When the technology history writers come to look back at this period of time one of the descriptions that might get used is that it was an era when the large behemoths in the IT world made moves to try and rediscover the benefits of being smaller and more flexible.
The goal is to establish a structure that fosters innovation, is focused on specific goals and rediscovers some of the magic that happen in the original garage or bedroom where the whole story started.
One option has been to split, with HP then Symantec choosing to go down that route to try and make life easier, as it pulls apart some of its portfolio to make it clearer what it is doing.

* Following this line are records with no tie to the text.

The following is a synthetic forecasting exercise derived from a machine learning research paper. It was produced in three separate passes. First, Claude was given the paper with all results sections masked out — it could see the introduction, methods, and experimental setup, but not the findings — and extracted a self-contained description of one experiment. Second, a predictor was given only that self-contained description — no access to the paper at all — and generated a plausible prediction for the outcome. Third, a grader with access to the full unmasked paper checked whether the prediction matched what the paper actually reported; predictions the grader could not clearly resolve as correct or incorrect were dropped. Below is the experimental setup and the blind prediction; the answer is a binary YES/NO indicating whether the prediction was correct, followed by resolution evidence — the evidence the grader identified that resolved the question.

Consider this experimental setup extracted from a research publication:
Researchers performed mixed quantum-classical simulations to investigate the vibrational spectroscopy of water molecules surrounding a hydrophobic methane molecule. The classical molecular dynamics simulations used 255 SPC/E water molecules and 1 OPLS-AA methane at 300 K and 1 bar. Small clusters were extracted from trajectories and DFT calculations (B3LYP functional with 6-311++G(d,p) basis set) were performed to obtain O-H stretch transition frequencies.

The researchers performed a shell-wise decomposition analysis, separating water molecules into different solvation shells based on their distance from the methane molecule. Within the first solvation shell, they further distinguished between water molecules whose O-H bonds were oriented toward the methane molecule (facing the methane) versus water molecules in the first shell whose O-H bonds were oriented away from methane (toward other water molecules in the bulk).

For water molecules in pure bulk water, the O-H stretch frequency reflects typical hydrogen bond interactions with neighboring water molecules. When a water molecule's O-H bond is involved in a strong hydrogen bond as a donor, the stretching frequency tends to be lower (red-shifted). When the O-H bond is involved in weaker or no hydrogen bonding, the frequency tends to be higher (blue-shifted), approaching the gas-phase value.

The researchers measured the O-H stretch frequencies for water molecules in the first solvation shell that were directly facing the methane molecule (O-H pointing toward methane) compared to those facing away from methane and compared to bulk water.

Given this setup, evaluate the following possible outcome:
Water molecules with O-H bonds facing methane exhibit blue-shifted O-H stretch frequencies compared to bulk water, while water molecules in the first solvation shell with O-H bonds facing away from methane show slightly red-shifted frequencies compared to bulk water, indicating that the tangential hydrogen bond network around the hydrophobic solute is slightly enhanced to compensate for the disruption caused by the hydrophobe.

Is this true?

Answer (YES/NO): YES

Some of the other players are trying to reinvent things without splits and spin-outs and Microsoft is a proponent of that strategy as it looks to focus on three divisions that cover all of its activities.
Things are unlikely to stop there with some of the other tech giants also looking at how they operate, with EMC recently coming under the spotlight with suggestions it could be swallowed by VMware.

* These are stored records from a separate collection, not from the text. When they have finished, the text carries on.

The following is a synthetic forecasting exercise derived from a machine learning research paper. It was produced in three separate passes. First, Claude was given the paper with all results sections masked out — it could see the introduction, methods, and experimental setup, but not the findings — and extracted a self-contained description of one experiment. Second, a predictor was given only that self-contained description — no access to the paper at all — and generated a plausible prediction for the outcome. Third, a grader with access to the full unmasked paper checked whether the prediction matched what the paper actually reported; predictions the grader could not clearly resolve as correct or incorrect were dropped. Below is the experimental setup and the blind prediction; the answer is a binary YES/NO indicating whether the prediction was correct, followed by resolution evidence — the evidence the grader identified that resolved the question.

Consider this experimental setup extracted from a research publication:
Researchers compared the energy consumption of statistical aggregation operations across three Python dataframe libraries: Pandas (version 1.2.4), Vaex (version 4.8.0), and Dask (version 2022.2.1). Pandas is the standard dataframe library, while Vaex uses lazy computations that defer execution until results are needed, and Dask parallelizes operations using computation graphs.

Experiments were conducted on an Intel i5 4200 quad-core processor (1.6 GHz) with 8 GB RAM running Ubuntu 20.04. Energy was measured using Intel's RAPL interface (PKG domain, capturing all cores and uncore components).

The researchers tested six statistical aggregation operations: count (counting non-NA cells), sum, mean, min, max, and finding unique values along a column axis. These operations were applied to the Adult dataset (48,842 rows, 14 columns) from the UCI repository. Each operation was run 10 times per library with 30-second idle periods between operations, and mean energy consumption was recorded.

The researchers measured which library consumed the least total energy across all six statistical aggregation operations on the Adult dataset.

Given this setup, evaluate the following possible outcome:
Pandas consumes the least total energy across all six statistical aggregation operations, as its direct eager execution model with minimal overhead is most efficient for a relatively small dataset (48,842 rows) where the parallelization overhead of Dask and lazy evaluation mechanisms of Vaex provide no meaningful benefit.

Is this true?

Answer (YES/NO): NO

Last night Google came up with another spin on trying to get into a situation where the business does not become too bloated.
The search engine giant announced it was setting up a holding company, Alphabet, which would be the home for several subsidiaries, including a slimmed down version of Google.
Vendors have often remarked that their ambition when it comes to working with the channel is to make life easier and simpler and some of these changes should have the benefit of doing that.
But as the Google move to set up Alphabet shows it is more about ensuring survival and trying to keep the spirit of innovation, that got them into a position of being market leaders, alive and well.
The firm revealed its plans to set up the new holding company in a blog post where its co-founder Larry Page expressed some fears that Google was turning into an established business.
“As Sergey [Brin, co-founder] and I wrote in the original founders letter 11 years ago, ‘Google is not a conventional company. We do not intend to become one’,” wrote Page.
“As part of that, we also said that you could expect us to make ‘smaller bets in areas that might seem very speculative or even strange when compared to our current businesses’. From the start, we’ve always strived to do more, and to do important and meaningful things with the resources we have," he added.
some of those activities have included its move into Google Glass as well as its expansion into the smart car market.
"We did a lot of things that seemed crazy at the time. Many of those crazy things now have over a billion users, like Google Maps, YouTube, Chrome, and Android. And we haven’t stopped there. We are still trying to do things other people think are crazy but we are super excited about," added Page.
One of the problems with Google, for both investors and resellers, has been trying to work out what is happening and which bits of the organisation they need to work with.
Establishing a slimmed down Google that focuses more on the search engine and apps business that has been sold via the channel should make life less complicated for partners.
The reasons for a new ABC
In his blog post explaining the rationale for the decision to set up Alphabet the Google co-founder Larry Page listed what he felt would be the benefits:
Getting more ambitious things done
Taking the long-term view
Empowering great entrepreneurs and companies to flourish
Investing at the scale of the opportunities and resources we see
Improving the transparency and oversight of what we’re doing
Making Google even better through greater focus
And hopefully...as a result of all this, improving the lives of as many people as we can
For other vendors trying to rediscover the spirit of uncomplicated innovation the reasons that Page set out for setting up Alphabet will have a great deal of resonance (see box).
For many years the cliche 'get big, get niche or get out' drove a market that saw ever greater levels of consolidation and the creation of household names that wanted to try to do it all.
But with buyers showing an intelligence about choosing their IT beyond just the big brands the pressure is to now deliver not everything but the best solution.
The founding fathers were able to dream of big things as they sweated over solder irons and motherboards but now those dreams have come true for some the management and desire to find simplicity means they are more the stuff of nightmares.